We removed three domains altogether: Sexuality, Relationships and Finances. The Sexuality domain was removed due to missing responses, and a particularly high number of responses of ‘not able to answer’. Chronic illness can have profound negative effects on relationships and sexual satisfaction of both patients and partners.17 The average age of our population was 70 years and not all participants were in a relationship with a significant other. These factors may have contributed to the response patterns observed in this study. Likewise, chronic illness can impact relationships between patients and their friends, and most assuredly, loved ones in the same household.18 The results of our analyses suggest that more work is needed to develop a tool that can precisely assess that impact among patients with IPF in different countries. Given the differences in the provision of healthcare and related finances between the UK and USA, it is not surprising to find differences in participant responses to items in the Finances domain. We found that participants from the UK were more likely to respond positively to finance-related items despite receiving free healthcare through the UK National Health Service. However, due to invariance in responses between the two countries this component was deleted.
----
About this exercise:
Resume the passage about dropping the Sexuality, Relationships and Finances domains, starting right after its final sentence.

Supplied records:
----
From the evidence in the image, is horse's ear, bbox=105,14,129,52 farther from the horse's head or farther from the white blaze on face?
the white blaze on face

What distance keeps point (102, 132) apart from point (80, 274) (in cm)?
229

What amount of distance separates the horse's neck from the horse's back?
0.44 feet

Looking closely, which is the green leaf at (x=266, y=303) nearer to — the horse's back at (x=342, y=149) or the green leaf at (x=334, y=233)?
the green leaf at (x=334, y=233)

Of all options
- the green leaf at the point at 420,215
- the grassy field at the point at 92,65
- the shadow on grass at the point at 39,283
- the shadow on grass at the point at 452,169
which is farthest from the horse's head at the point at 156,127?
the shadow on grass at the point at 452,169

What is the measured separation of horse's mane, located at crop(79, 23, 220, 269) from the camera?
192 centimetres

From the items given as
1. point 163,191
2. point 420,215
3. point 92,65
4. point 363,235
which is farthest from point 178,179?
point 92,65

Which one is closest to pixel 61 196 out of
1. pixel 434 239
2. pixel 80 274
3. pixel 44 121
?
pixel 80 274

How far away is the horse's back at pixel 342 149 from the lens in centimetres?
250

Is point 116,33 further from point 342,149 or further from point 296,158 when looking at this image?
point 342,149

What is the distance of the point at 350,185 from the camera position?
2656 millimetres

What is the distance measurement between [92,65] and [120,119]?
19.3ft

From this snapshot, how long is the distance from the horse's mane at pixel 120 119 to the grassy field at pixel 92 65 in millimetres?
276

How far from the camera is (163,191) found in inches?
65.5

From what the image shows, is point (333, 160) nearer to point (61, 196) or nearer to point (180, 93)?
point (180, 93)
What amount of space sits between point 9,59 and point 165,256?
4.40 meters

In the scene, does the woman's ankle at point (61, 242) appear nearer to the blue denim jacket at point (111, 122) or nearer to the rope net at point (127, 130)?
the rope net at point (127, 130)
----
Output for this exercise:
The results of this study, while demonstrating cross-cultural validity of the ATAQ-IPF-cA, highlight the preferred option to develop questionnaires intended for international use in the target countries from the outset. This would enable the early detection of items with significant DIF and the ability to adapt an iterative process of checking for DIF and scale content during initial development as opposed to post hoc. However, such an approach would require significant resources which are not always available during the embryotic stages of instrument.

We found no other studies examining cross-cultural aspects of HRQL outcomes using DIF in IPF. As such it is not known whether the illness experience between patients with IPF in the USA and UK are different—we observed DIF in 11 ATAQ-IPF items so it can be assumed that previous international studies examining HRQL in IPF may have unwittingly included instruments that contain items that are violating the requirement of unidimensionality.19 Responses to a scale's items should only depend on the severity of HRQL and not on external factors, such as cultural background and, for example, healthcare provision.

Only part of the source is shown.